▶ EXERCISE:
Render the listing as a Markdown table with the columns Row and Line, starting at the line that contains "What is the" and running through the end of the listing. Leave out blank lines.

▶ PROVIDED RECORDS:
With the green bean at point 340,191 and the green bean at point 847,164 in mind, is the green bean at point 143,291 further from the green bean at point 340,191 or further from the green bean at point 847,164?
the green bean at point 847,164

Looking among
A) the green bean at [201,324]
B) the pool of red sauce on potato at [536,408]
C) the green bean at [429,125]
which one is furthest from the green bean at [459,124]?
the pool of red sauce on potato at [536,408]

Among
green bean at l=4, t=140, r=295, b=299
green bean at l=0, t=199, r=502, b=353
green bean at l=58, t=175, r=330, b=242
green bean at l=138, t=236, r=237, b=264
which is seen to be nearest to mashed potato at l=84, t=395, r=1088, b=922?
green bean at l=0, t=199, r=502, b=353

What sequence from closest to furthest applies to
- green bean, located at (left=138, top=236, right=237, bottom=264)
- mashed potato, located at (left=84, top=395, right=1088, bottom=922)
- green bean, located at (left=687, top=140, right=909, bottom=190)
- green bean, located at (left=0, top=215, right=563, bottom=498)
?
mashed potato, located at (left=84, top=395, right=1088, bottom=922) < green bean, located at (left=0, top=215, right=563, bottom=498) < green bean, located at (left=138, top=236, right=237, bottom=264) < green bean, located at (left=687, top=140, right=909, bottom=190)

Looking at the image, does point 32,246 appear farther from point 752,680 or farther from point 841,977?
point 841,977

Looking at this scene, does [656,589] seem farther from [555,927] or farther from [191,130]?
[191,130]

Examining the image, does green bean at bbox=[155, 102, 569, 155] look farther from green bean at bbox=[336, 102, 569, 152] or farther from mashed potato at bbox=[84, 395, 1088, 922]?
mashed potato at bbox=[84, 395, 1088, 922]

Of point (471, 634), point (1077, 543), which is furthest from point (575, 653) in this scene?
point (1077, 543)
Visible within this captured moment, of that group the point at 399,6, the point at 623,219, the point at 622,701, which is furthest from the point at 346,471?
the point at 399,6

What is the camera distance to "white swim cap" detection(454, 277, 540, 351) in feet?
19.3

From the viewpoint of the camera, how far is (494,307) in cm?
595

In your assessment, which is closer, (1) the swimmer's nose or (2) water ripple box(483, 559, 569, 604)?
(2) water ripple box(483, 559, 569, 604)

▶ FINISHED TASK:
| Row | Line |
|---|---|
| 1 | What is the camera distance to "white swim cap" detection(454, 277, 540, 351) in feet? |
| 2 | 19.3 |
| 3 | From the viewpoint of the camera, how far is (494,307) in cm? |
| 4 | 595 |
| 5 | In your assessment, which is closer, (1) the swimmer's nose or (2) water ripple box(483, 559, 569, 604)? |
| 6 | (2) water ripple box(483, 559, 569, 604) |